Text segment
******

Skip to the content.

Fleet Deployment Guide

Operational guide for deploying tcfs across a multi-machine fleet. Companion to RFC 0001: Fleet Sync Integration.

Prerequisites


1. NATS Access Path

NATS JetStream runs in the Civo K8s cluster (nats.tcfs.svc.cluster.local:4222). Lab machines access it via the Tailscale operator — no public IP, tailnet only.

Tailscale Exposure + DNS

The tailscale-nats OpenTofu module creates a Tailscale-only LoadBalancer service, and the porkbun-dns module creates an A record pointing at the Tailscale CGNAT IP.

# Deploy via IaC (may need two runs — see below)
just deploy env=civo

# Or manually
cd infra/tofu/environments/civo && tofu apply

This creates a LoadBalancer service with loadBalancerClass: tailscale and hostname annotation nats-tcfs. The Tailscale operator picks it up and exposes NATS as a tailnet device.

Lab machines connect via the IaC-managed FQDN:

nats://nats.tcfs.tummycrypt.dev:4222

MagicDNS fallback (works without Porkbun):

nats://nats-tcfs:4222

Two-Apply Pattern (First Deployment)

******

Records from a spatial question set
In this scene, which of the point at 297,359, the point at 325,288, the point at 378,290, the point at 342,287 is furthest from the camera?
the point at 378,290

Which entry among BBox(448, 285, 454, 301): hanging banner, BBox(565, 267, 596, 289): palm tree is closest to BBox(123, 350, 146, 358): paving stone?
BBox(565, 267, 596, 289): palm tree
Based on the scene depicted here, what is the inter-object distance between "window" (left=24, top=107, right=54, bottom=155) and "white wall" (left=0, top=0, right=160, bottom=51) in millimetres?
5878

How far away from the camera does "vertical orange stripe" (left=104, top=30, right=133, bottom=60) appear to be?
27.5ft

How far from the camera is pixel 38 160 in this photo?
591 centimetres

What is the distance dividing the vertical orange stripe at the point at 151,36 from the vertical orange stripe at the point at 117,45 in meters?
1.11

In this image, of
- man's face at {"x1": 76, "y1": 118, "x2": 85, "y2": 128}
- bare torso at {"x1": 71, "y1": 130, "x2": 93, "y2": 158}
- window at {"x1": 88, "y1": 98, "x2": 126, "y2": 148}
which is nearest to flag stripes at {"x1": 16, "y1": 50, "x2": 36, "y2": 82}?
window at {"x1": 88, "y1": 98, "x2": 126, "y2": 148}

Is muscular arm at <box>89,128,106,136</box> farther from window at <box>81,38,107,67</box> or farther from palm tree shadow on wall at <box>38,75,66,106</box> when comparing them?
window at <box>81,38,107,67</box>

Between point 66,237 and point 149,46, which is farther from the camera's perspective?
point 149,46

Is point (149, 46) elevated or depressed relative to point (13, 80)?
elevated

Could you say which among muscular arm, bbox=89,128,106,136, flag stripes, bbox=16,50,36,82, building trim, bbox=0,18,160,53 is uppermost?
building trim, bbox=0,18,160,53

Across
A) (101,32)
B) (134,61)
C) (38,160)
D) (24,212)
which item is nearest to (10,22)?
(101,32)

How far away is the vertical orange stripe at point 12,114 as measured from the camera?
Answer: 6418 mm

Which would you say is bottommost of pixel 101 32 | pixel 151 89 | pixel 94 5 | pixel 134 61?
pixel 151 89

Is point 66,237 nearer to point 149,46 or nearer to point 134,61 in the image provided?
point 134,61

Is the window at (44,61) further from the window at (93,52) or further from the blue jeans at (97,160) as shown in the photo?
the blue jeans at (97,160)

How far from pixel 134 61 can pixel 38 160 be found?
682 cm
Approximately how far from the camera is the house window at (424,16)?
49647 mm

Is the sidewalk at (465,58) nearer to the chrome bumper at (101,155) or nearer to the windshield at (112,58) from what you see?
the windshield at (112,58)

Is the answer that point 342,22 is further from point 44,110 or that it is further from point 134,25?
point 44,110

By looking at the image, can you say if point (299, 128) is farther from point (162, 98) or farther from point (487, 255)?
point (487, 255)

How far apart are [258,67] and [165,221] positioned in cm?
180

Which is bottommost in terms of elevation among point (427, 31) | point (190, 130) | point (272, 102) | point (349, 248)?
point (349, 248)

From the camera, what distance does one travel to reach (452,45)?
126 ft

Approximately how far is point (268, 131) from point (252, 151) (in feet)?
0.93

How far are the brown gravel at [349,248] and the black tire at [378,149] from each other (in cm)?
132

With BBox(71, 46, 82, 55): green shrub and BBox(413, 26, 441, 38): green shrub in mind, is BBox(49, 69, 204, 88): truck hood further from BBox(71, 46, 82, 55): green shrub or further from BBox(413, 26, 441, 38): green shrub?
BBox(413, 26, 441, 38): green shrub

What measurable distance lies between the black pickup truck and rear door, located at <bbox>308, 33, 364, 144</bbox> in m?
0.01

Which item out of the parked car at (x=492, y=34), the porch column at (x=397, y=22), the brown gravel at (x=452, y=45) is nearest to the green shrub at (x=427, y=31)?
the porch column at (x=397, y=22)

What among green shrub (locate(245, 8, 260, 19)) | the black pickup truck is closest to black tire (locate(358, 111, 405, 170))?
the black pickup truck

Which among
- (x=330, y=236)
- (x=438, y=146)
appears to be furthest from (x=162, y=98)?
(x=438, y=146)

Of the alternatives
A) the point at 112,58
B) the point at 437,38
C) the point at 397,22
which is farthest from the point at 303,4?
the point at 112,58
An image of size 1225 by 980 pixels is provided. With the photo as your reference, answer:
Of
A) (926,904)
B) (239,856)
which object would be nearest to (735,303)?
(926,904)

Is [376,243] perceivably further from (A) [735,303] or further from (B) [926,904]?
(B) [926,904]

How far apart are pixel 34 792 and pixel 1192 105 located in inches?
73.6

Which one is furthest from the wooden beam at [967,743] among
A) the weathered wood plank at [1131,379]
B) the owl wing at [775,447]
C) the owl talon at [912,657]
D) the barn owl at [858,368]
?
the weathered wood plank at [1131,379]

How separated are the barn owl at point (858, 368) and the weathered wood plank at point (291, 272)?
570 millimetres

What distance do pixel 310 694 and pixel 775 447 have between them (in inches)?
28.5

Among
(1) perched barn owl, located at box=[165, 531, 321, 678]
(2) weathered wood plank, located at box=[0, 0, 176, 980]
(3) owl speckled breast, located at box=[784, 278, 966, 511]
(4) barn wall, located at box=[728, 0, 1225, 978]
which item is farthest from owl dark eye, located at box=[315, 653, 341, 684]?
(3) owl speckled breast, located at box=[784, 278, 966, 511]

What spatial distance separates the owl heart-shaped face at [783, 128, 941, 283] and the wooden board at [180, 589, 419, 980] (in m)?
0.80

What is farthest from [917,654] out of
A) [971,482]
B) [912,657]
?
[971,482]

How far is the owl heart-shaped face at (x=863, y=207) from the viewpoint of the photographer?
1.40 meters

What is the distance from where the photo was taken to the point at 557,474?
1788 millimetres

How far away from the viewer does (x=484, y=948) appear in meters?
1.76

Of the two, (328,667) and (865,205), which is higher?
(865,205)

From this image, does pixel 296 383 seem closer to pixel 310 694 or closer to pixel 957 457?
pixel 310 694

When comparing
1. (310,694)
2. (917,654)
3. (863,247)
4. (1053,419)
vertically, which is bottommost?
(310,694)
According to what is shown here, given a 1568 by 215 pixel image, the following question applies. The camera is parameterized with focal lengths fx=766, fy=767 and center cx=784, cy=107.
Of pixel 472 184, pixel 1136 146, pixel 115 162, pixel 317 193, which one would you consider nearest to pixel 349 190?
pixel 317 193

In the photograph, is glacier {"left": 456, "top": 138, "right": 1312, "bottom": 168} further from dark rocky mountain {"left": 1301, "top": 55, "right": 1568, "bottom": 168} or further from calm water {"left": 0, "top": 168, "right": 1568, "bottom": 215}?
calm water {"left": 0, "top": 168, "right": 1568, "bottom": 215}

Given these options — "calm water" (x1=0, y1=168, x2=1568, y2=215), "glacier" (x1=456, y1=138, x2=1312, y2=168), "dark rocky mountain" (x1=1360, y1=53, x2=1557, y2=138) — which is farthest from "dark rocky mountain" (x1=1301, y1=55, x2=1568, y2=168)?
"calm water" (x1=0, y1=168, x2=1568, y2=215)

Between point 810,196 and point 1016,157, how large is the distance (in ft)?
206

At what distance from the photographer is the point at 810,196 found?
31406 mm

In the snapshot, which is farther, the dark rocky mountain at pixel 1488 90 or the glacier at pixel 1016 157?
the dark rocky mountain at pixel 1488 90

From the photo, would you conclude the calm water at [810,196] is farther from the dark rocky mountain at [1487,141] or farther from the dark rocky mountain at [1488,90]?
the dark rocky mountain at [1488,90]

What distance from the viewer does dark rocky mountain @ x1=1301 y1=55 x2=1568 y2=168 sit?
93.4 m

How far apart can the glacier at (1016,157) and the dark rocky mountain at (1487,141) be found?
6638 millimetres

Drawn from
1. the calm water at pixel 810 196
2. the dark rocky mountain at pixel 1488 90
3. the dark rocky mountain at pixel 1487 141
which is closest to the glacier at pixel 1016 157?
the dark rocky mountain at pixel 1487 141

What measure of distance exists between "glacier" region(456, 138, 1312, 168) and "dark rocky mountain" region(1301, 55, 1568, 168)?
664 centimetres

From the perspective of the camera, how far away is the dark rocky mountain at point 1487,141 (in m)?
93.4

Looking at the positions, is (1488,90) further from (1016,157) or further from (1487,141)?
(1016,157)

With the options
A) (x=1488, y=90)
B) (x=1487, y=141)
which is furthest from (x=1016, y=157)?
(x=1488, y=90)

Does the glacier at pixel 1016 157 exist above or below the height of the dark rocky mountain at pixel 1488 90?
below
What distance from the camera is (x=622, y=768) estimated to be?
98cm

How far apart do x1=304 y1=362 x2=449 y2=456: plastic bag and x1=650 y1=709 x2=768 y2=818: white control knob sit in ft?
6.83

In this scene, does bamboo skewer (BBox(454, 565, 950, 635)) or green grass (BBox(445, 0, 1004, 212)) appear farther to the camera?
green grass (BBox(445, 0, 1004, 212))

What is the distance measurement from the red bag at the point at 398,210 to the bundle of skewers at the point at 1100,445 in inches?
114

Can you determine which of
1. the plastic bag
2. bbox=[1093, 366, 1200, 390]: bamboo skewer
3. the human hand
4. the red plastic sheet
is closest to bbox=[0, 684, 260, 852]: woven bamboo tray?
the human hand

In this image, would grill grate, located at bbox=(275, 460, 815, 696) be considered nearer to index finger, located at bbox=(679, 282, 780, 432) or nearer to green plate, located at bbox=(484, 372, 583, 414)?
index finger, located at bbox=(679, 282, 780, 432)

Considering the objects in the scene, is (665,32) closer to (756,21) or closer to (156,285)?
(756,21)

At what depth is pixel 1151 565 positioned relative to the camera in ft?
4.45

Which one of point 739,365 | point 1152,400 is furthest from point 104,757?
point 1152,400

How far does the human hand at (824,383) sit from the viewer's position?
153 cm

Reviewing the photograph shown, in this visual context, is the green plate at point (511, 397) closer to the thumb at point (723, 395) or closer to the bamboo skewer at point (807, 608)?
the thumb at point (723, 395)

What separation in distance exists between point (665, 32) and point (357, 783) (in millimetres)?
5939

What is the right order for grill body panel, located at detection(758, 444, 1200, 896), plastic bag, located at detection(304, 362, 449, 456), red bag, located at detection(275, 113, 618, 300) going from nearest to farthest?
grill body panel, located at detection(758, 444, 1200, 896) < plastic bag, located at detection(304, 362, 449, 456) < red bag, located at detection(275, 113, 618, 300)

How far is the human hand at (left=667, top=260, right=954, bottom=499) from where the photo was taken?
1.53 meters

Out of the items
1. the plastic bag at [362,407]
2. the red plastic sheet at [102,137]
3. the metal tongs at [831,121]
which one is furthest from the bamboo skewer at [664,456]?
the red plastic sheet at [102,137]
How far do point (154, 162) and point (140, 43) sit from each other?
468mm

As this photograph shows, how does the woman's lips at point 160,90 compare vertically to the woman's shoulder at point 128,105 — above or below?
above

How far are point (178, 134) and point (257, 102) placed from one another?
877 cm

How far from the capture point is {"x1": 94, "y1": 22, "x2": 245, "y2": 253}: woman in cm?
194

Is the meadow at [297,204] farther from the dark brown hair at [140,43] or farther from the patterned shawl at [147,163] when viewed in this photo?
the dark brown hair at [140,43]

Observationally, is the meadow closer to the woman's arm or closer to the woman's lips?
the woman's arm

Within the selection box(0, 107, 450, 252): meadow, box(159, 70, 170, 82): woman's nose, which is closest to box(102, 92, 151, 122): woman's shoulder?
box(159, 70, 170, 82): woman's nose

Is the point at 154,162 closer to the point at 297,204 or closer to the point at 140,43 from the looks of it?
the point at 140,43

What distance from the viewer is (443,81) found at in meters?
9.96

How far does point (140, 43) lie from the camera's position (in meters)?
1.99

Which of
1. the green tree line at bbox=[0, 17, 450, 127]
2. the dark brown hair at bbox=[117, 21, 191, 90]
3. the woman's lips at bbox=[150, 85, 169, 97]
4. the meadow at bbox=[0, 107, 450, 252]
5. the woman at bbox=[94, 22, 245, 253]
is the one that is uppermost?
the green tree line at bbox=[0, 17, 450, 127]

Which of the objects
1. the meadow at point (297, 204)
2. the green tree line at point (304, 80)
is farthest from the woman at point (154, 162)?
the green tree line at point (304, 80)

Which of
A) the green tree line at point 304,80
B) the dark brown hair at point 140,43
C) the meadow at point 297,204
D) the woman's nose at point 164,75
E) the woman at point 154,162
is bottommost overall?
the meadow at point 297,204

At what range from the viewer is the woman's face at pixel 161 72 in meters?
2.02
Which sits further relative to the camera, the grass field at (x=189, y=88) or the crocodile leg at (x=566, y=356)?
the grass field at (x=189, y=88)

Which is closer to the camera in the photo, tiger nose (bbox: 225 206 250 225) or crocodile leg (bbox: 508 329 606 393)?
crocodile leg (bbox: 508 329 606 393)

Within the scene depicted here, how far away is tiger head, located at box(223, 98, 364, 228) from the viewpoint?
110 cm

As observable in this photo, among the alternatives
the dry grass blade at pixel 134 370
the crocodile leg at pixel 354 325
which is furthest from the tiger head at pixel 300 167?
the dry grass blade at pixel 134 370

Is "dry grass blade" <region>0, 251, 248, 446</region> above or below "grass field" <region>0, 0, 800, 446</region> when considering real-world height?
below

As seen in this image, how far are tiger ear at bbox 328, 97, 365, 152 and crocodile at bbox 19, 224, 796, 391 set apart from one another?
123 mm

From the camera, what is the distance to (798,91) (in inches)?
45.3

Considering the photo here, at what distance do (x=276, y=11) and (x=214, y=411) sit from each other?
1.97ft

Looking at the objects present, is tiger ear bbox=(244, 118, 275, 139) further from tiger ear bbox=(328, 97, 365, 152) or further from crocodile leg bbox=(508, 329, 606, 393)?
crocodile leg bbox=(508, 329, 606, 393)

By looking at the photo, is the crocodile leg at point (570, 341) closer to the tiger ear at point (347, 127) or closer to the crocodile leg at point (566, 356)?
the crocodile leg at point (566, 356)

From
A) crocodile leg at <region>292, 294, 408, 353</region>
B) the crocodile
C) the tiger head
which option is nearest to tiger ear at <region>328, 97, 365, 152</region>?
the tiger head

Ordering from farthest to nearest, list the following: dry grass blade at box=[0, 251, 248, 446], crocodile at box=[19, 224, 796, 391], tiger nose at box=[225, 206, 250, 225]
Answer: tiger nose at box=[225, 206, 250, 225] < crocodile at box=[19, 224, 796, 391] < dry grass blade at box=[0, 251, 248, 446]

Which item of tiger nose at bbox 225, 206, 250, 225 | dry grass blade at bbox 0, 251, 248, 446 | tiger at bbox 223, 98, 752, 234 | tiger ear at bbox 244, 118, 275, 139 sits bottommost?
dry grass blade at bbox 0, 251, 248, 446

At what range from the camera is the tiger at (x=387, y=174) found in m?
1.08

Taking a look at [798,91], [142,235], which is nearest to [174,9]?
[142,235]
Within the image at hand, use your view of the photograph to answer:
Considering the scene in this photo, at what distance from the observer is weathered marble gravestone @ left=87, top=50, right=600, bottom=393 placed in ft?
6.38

******

Tasks
A - In the fleet deployment guide, what hostname annotation is given to the LoadBalancer service?
B - Reproduce the records verbatim, starting at their very beginning and ending at the line that contains "591 centimetres".

Completed exercise
A - nats-tcfs

B -
In this scene, which of the point at 297,359, the point at 325,288, the point at 378,290, the point at 342,287 is furthest from the camera?
the point at 378,290

Which entry among BBox(448, 285, 454, 301): hanging banner, BBox(565, 267, 596, 289): palm tree is closest to BBox(123, 350, 146, 358): paving stone?
BBox(565, 267, 596, 289): palm tree
Based on the scene depicted here, what is the inter-object distance between "window" (left=24, top=107, right=54, bottom=155) and "white wall" (left=0, top=0, right=160, bottom=51) in millimetres?
5878

How far away from the camera does "vertical orange stripe" (left=104, top=30, right=133, bottom=60) appear to be?
27.5ft

How far from the camera is pixel 38 160 in this photo?
591 centimetres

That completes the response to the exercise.